= Timothy Burke (businessman) =

Timothy Burke was a businessman who, with his brother John M. Burke, founded the Burke Brothers Construction Company in Scranton, Pennsylvania, and the Scranton, Dunmore, and Moosic Lake Railroad.

Born in Ireland, the Burkes emigrated with their parents to the United States and settled in New York state. They first worked as laborers and helped to build an aqueduct in the Catskill Mountains. After learning the masonry and construction trades, they moved to the burgeoning industrial city of Scranton and in 1882 established their construction company. Their first job was to build the Lake Scranton Dam. Later, the Delaware, Lackawanna and Western Railroad hired the company to make various improvements on its line from Milburn to Summit, New Jersey, including raising the roadbed, widening the curves, and eliminating grade crossings.

The brothers used the profits to create a new resort outside of Scranton. They bought 5,000 acres of land, including Moosic Lake, on Moosic Mountain, and created a standard-gauge railway, the Scranton, Dunmore, and Moosic Lake Railroad, to serve the area. Incorporated on June 8, 1902, the railroad's 9 miles of track plus 0.5 miles of sidings ran from Dunmore to the lake, and were completed in 1903. The brothers also built a bathhouse, arcade, and docks on the lake. The railroad, which originally was powered by steam locomotives, was leased in 1910 to the Scranton Railway and subsequently electrified.

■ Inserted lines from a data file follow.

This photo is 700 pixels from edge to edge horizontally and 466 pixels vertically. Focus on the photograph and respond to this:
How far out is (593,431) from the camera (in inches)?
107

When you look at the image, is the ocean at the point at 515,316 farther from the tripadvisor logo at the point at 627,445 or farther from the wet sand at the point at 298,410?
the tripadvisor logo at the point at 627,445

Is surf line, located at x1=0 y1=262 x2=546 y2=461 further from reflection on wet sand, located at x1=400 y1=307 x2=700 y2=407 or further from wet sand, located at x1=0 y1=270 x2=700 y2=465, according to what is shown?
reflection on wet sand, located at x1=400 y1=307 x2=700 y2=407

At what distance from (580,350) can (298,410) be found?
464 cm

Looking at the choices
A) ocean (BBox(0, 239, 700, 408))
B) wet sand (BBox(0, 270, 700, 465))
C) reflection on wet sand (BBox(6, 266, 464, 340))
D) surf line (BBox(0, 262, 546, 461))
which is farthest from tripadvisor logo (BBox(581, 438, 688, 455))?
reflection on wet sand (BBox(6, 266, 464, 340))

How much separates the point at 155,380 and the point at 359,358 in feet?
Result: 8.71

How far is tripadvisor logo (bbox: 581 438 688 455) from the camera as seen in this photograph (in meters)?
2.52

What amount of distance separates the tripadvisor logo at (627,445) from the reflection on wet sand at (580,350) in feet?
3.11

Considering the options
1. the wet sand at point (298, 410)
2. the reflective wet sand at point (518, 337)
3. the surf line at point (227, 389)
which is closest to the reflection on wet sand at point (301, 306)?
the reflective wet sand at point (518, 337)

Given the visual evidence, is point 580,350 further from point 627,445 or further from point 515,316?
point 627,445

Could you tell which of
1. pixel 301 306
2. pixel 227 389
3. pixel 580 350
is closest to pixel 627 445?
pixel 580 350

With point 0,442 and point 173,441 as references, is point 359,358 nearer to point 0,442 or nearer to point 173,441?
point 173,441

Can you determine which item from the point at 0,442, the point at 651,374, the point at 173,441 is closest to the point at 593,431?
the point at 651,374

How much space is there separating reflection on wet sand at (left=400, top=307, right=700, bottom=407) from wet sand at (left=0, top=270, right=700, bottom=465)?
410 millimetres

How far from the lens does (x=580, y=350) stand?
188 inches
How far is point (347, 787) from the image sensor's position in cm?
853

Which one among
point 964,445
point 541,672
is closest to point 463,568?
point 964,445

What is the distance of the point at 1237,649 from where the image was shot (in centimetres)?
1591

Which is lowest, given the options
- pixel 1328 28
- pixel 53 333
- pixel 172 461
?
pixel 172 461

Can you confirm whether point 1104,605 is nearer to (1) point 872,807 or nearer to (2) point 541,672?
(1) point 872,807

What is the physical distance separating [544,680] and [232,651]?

It closed in 1926.

In 1908-11, Burke's construction company built the easternmost 2.5 miles—"Section 1"—of the Lackawanna Cut-Off, the Lackawanna Railroad's immense project intended to create a high-speed rail line across the hills of northern New Jersey.

During this project, John Burke left the partnership and joined Hyde-McFarlan, a New York-based firm that was building Section 5 of the Cut-Off; the firm was renamed Hyde, McFarlan & Burke.